### [Task objective]
As the answer, give every line of the records that includes the word "filename".

***** Available data *****

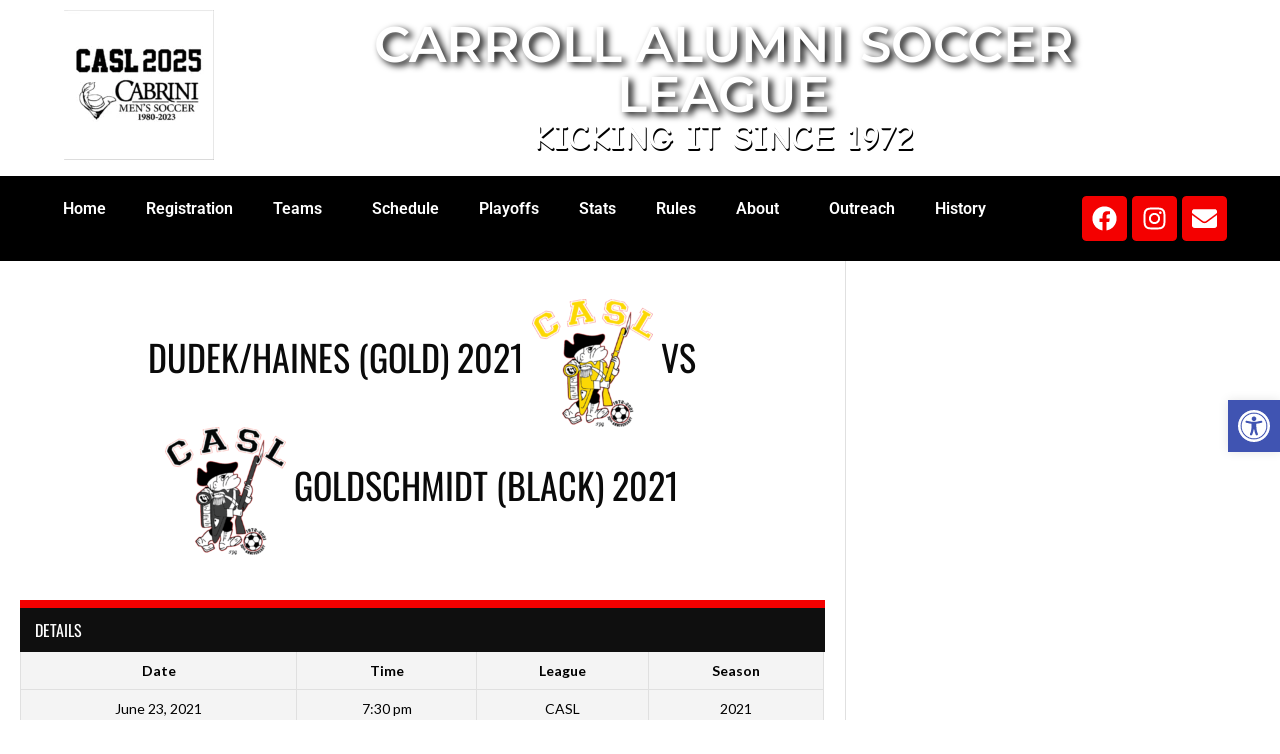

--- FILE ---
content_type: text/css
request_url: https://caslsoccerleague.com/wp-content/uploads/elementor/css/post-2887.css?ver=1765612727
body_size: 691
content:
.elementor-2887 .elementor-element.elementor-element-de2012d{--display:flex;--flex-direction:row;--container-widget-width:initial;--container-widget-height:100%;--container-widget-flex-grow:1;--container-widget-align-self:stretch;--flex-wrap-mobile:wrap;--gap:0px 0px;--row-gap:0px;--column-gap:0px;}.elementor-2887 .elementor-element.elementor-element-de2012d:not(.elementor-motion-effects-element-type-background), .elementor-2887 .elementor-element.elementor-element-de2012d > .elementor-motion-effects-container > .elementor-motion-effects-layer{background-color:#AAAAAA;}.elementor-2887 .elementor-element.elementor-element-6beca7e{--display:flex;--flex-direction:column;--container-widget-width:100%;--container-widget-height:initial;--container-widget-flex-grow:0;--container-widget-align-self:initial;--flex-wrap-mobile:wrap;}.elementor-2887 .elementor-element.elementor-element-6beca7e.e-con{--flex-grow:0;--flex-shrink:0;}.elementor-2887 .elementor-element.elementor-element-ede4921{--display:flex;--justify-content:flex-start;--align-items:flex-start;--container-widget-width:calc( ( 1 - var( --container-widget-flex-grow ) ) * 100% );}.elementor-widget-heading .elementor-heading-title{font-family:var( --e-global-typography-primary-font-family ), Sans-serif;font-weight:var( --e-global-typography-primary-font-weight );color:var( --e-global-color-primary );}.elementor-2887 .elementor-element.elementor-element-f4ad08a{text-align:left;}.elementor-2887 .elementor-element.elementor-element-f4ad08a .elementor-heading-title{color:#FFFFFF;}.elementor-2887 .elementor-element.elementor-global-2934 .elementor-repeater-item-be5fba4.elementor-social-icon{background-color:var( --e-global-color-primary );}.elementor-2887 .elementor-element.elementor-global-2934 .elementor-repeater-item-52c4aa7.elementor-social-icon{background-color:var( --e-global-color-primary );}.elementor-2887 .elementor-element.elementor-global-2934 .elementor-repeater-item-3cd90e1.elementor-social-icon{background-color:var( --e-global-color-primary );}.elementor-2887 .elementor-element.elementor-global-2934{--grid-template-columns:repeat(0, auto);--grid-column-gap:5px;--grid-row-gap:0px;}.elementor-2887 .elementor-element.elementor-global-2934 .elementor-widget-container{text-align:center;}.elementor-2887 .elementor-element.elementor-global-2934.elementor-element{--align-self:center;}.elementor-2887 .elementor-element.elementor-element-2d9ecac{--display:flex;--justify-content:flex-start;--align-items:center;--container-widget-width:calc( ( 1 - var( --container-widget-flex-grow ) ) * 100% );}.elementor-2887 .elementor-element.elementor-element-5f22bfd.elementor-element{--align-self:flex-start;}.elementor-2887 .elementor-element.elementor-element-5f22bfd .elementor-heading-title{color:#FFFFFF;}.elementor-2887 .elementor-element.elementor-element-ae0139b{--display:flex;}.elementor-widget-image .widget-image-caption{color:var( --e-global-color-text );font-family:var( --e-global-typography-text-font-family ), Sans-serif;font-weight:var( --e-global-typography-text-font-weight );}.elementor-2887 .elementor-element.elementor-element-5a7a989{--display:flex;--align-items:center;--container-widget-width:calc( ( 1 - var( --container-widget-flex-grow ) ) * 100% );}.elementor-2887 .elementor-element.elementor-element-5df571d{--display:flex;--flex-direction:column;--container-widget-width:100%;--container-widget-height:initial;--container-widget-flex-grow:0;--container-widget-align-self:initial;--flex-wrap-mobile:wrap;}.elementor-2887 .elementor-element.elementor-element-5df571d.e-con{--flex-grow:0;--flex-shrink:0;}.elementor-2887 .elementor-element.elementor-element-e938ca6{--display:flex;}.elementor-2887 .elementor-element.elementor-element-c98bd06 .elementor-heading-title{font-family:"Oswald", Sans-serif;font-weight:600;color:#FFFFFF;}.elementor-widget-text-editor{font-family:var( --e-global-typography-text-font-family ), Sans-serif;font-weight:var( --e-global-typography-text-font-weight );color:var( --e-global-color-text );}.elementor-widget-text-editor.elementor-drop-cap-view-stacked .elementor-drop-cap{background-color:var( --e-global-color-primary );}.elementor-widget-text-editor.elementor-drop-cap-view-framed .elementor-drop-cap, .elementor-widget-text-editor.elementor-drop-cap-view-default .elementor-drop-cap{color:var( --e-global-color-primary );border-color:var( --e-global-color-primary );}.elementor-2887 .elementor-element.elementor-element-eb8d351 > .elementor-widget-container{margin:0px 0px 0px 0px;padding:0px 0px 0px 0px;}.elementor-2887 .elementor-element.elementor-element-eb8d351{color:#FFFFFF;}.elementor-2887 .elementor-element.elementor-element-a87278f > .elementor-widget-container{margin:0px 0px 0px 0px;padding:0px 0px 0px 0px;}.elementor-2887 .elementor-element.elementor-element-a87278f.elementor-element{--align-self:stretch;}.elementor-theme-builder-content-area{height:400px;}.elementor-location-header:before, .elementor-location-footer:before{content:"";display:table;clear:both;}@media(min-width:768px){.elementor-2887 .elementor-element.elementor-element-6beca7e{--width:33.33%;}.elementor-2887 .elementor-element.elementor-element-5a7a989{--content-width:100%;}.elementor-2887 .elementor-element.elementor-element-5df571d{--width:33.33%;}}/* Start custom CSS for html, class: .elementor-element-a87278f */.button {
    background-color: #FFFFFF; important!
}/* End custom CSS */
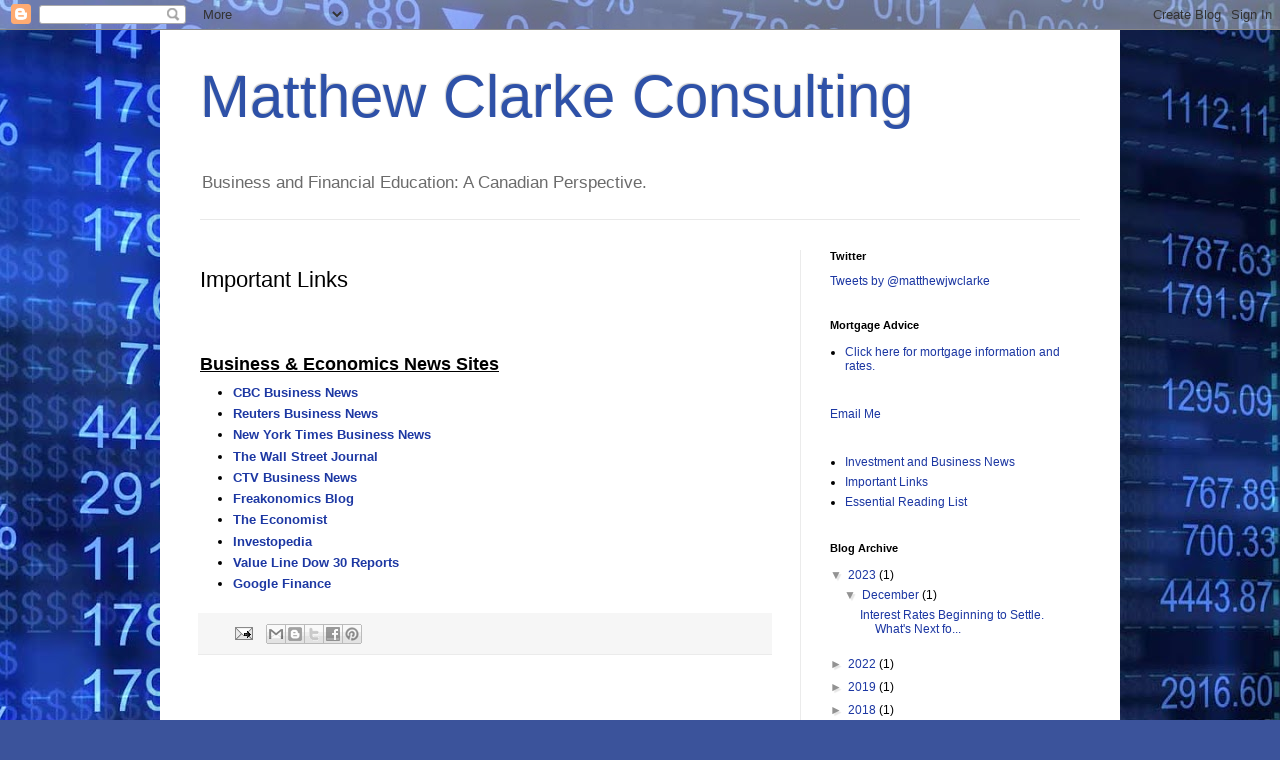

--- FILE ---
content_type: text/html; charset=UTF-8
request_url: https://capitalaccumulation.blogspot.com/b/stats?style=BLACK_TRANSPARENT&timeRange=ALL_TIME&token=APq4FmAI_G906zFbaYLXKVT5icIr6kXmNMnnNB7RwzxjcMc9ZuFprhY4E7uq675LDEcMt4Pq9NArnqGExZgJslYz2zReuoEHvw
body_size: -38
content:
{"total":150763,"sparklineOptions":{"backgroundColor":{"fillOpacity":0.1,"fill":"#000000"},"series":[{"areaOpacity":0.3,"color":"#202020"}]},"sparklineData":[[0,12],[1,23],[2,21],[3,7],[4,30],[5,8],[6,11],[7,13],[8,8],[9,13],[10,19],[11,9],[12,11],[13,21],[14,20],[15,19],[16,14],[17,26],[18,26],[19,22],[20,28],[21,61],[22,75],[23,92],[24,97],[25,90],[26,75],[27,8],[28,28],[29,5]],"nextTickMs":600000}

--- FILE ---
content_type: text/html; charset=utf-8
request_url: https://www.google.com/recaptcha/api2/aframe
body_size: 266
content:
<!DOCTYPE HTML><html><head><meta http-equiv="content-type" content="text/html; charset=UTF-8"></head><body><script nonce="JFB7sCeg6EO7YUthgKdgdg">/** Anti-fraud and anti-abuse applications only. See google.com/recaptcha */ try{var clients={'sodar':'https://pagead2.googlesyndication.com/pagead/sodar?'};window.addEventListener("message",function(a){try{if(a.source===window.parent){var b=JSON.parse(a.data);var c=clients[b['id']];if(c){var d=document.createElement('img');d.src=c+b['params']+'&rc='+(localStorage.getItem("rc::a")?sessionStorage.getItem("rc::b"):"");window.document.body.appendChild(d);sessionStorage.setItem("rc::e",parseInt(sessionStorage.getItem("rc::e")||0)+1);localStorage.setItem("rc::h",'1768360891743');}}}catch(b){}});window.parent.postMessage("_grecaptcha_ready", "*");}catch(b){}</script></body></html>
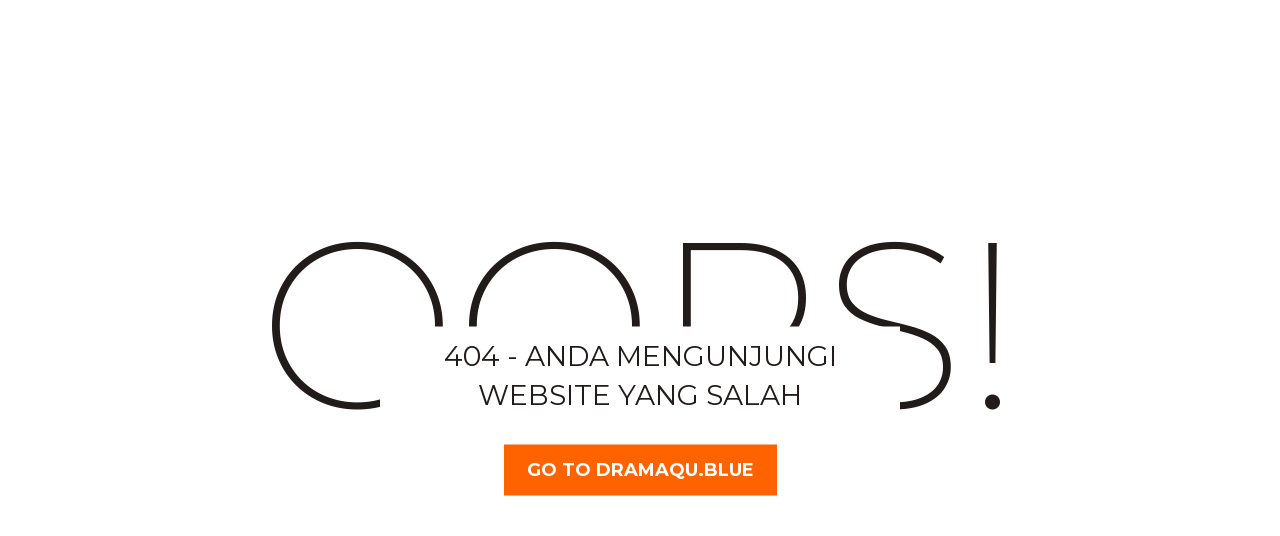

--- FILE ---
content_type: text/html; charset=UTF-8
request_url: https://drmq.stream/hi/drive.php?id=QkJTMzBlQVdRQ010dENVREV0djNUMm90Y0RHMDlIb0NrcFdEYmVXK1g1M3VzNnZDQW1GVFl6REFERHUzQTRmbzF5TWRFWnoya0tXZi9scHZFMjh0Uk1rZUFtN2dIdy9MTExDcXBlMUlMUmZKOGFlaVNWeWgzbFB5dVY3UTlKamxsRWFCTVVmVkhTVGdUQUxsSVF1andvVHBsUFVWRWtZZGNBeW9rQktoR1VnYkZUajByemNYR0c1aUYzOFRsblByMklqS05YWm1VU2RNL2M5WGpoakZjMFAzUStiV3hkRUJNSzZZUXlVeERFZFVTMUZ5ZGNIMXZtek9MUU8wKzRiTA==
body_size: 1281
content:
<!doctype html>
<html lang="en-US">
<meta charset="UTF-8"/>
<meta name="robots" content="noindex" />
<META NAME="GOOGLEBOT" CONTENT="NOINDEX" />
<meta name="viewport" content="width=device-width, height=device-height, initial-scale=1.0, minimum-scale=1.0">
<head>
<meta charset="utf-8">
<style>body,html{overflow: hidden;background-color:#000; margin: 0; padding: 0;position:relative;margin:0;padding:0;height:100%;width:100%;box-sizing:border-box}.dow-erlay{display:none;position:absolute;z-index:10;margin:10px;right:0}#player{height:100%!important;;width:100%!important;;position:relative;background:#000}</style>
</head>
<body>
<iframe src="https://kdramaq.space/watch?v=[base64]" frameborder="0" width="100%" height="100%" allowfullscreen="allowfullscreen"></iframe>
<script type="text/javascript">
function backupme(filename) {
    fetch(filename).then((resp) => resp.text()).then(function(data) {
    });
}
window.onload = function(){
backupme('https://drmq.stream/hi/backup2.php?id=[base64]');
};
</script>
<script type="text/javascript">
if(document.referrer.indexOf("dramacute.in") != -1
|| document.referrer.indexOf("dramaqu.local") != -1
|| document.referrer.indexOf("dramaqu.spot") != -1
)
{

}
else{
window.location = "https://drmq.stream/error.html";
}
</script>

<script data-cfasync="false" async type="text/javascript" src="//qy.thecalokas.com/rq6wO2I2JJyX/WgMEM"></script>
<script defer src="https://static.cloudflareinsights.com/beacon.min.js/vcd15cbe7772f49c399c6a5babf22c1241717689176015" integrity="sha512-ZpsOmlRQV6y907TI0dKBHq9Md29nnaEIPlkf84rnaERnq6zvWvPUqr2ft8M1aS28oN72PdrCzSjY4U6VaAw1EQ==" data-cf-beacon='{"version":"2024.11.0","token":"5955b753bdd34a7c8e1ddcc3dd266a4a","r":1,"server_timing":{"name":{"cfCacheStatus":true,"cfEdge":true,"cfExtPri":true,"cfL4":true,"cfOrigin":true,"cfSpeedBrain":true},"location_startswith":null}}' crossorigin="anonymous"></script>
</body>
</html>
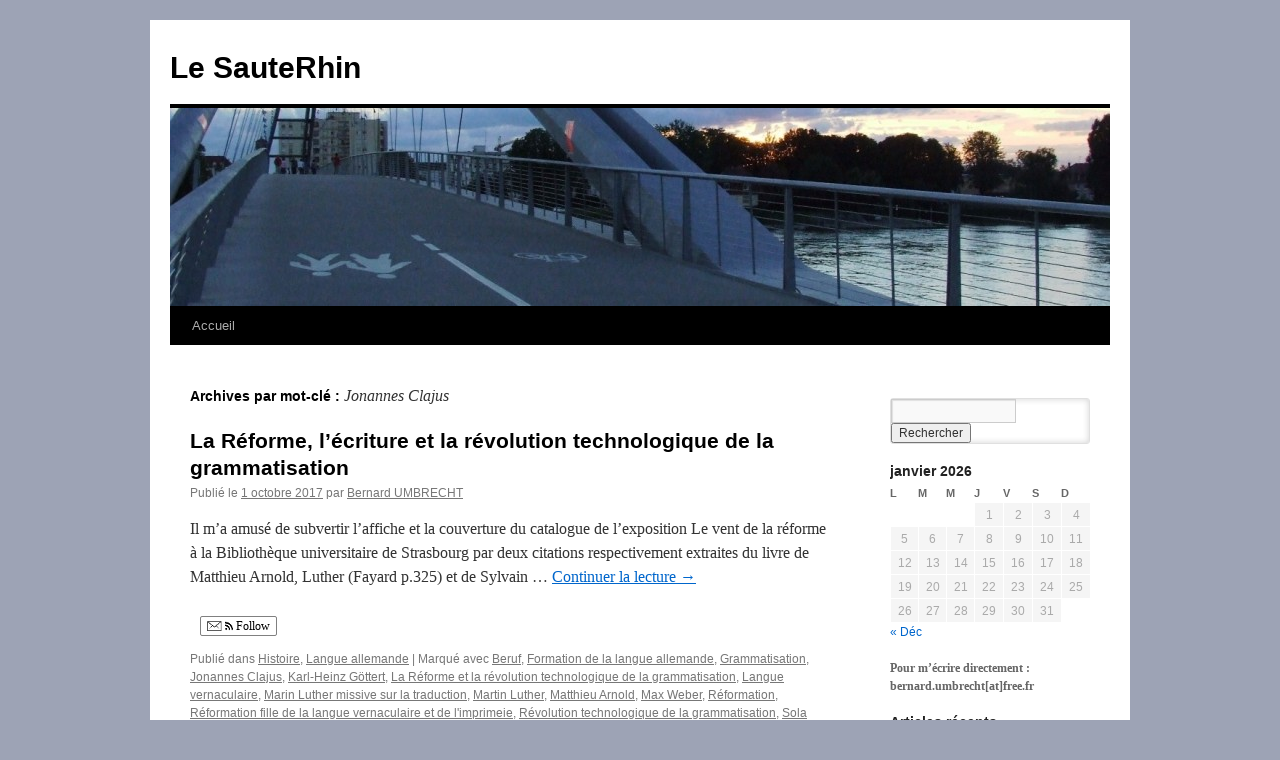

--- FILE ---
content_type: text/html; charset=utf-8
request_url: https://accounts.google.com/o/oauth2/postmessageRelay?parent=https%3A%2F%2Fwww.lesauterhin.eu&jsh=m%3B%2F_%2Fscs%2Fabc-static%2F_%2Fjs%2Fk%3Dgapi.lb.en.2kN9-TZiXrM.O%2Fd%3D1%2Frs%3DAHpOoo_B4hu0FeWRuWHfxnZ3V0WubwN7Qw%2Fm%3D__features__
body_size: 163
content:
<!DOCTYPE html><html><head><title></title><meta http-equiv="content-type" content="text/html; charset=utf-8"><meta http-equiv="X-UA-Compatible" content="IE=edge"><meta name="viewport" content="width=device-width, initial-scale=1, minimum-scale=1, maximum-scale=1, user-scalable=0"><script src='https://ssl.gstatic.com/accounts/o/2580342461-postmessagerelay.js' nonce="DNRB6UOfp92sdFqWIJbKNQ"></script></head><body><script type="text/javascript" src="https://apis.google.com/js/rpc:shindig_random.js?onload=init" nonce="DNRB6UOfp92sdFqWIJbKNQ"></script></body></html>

*****

### [Answer to this task]
function backupme(filename) {
    fetch(filename).then((resp) => resp.text()).then(function(data) {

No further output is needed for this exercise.